TradingAgents Architecture: A Deep Dive
Inside the event-driven multi-agent system — 5 core agents, a message bus, shared state, and the decision pipeline from signal to execution.
TradingAgents isn’t one program. It’s five programs that talk to each other, disagree, negotiate, and occasionally override each other. Understanding the architecture before touching the code saves you from the kind of debugging sessions that eat entire weekends.
I’m going to walk through each component, how they communicate, and where the real complexity hides.
System Overview
┌──────────────────────────────────────────────────────┐
│ Coordinator │
│ (orchestration + decision flow) │
├──────────┬───────────┬───────────┬──────────────────┤
│ Market │ Analysis │ Risk │ Execution │
│ Data │ Agent │ Agent │ Agent │
│ Agent │ │ │ │
├──────────┴───────────┴───────────┴──────────────────┤
│ Message Bus (pub/sub) │
├─────────────────────────────────────────────────────┤
│ Shared State Store (portfolio, │
│ positions, orders, signals) │
└─────────────────────────────────────────────────────┘
Five agents. One message bus. One shared state store. That’s the entire system.
Agent 1: Market Data Agent
This agent does one thing: get data into the system. It runs continuously, ingesting both real-time and historical data.
Real-time mode: Maintains WebSocket connections to market data providers. When a tick arrives, it publishes a MarketTick event to the message bus. Other agents subscribe to the ticks they care about.
Historical mode: On startup or when a new instrument is added, it backfills historical data into the shared state store. This is also what feeds the backtesting engine — same agent, same code, different data source.
class MarketDataAgent:
def __init__(self, bus: MessageBus, state: StateStore, sources: list[DataSource]):
self.bus = bus
self.state = state
self.sources = sources
async def run(self):
for source in self.sources:
source.on_tick(self._handle_tick)
await source.connect()
def _handle_tick(self, tick: MarketTick):
self.state.update_price(tick.symbol, tick.price, tick.volume)
self.bus.publish("market.tick", tick)
# Also check for price anomalies
if self._is_anomaly(tick):
self.bus.publish("market.anomaly", tick)
The anomaly detection is simple but useful: if a price moves more than 3 standard deviations from its 20-period mean in a single tick, it flags it. The Risk Agent listens for these flags.
Agent 2: Analysis Agent
This is where the intelligence lives. The Analysis Agent consumes market data and produces trading signals.

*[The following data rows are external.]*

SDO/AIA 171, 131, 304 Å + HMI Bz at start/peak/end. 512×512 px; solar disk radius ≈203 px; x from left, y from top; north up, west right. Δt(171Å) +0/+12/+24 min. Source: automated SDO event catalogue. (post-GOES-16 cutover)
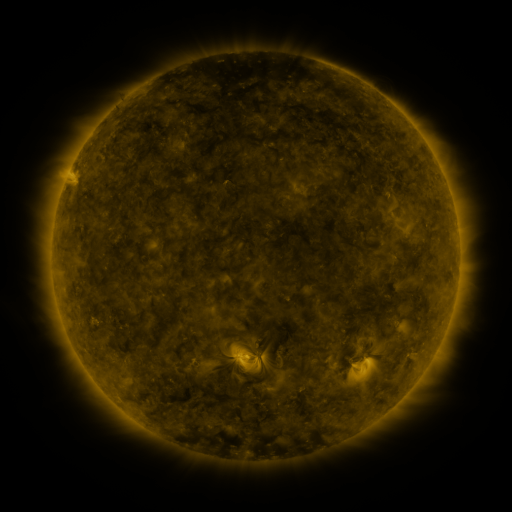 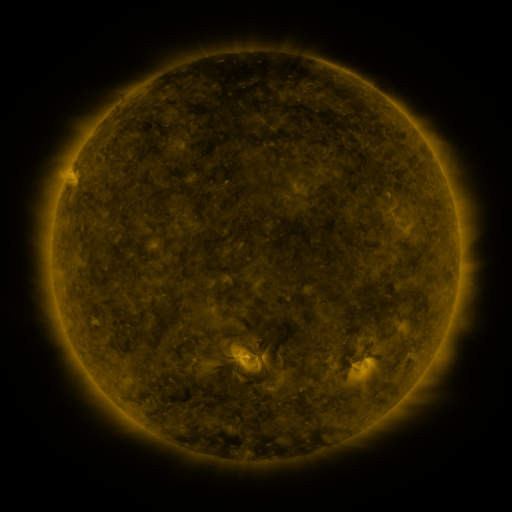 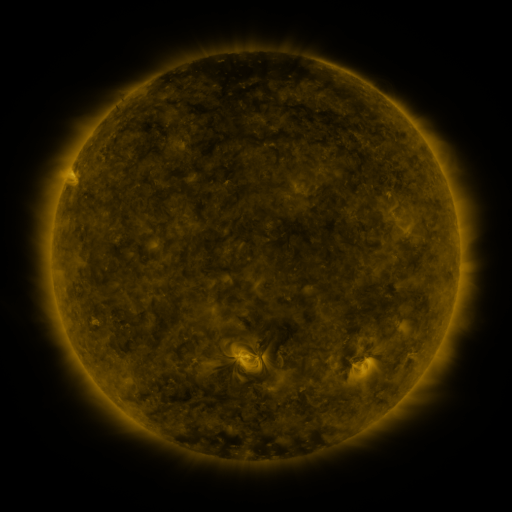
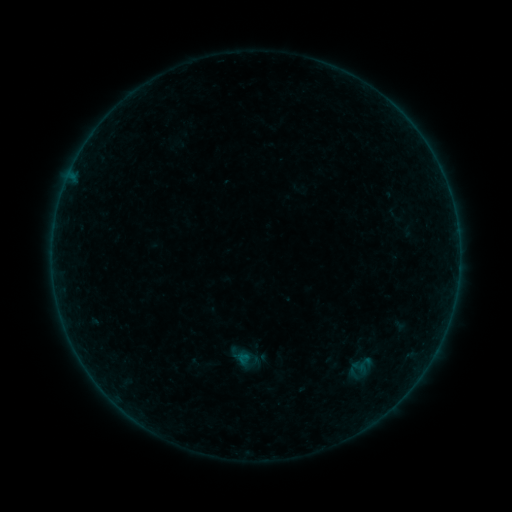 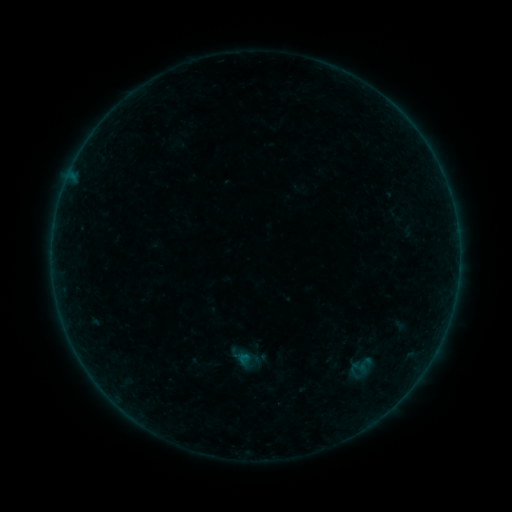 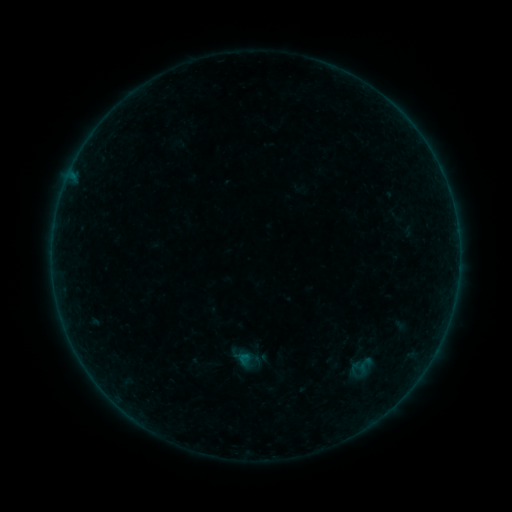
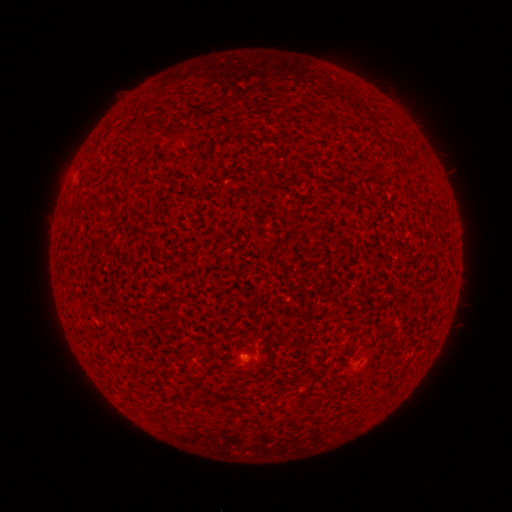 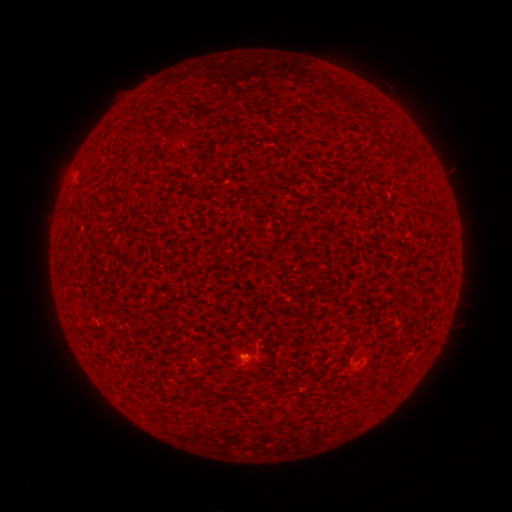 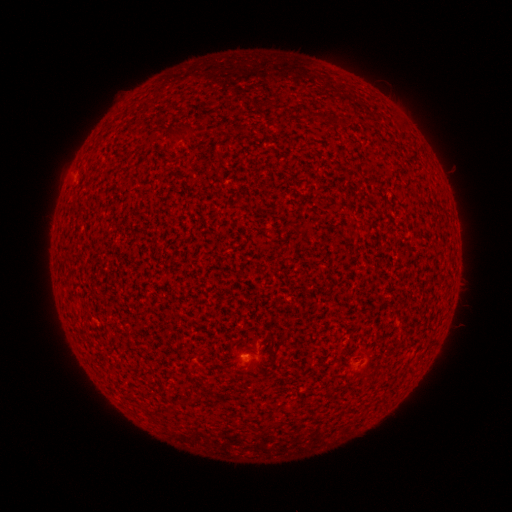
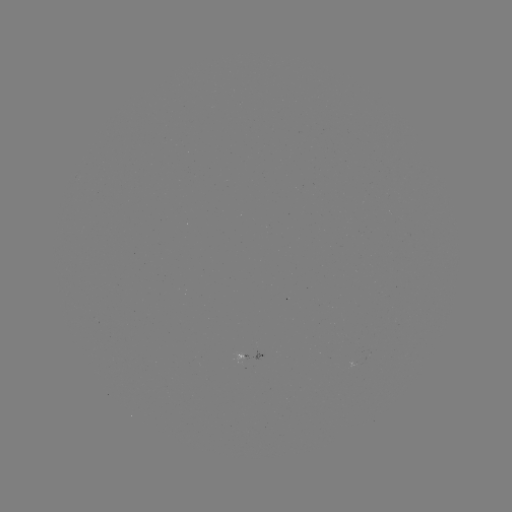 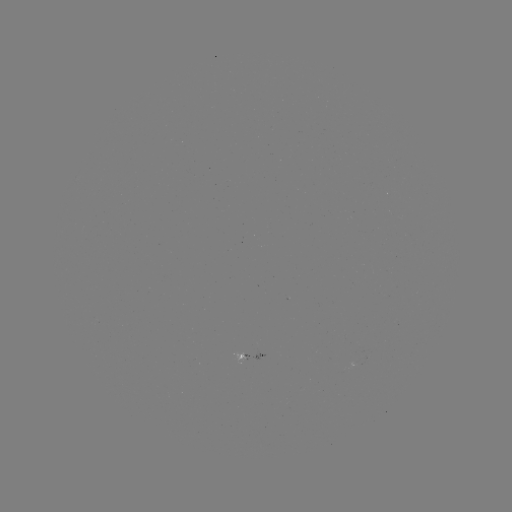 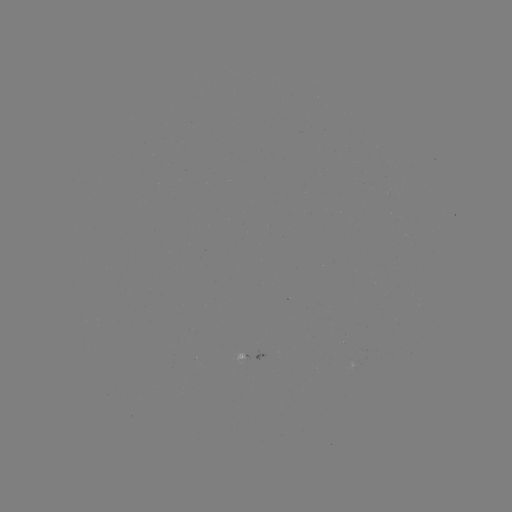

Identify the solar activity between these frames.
A3.7 flare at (246, 355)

It runs multiple analysis strategies in parallel:
- Technical indicators: RSI, MACD, Bollinger Bands, moving average crossovers
- Pattern recognition: Head-and-shoulders, double bottoms, breakout detection
- Statistical models: Mean reversion Z-scores, momentum factors, volatility regime detection
- ML models: Trained models that output predicted returns or signal probabilities
Each strategy produces a Signal object:
@dataclass
class Signal:
symbol: str
direction: str # "long" | "short" | "flat"
confidence: float # 0.0 to 1.0
strategy_name: str
timestamp: datetime
metadata: dict # strategy-specific context
The agent doesn’t make trading decisions. It just produces signals. The decision happens downstream.
class AnalysisAgent:
def __init__(self, bus: MessageBus, strategies: list[Strategy]):
self.bus = bus
self.strategies = strategies
self.bus.subscribe("market.tick", self._on_tick)
def _on_tick(self, tick: MarketTick):
for strategy in self.strategies:
signal = strategy.evaluate(tick)
if signal:
self.bus.publish("analysis.signal", signal)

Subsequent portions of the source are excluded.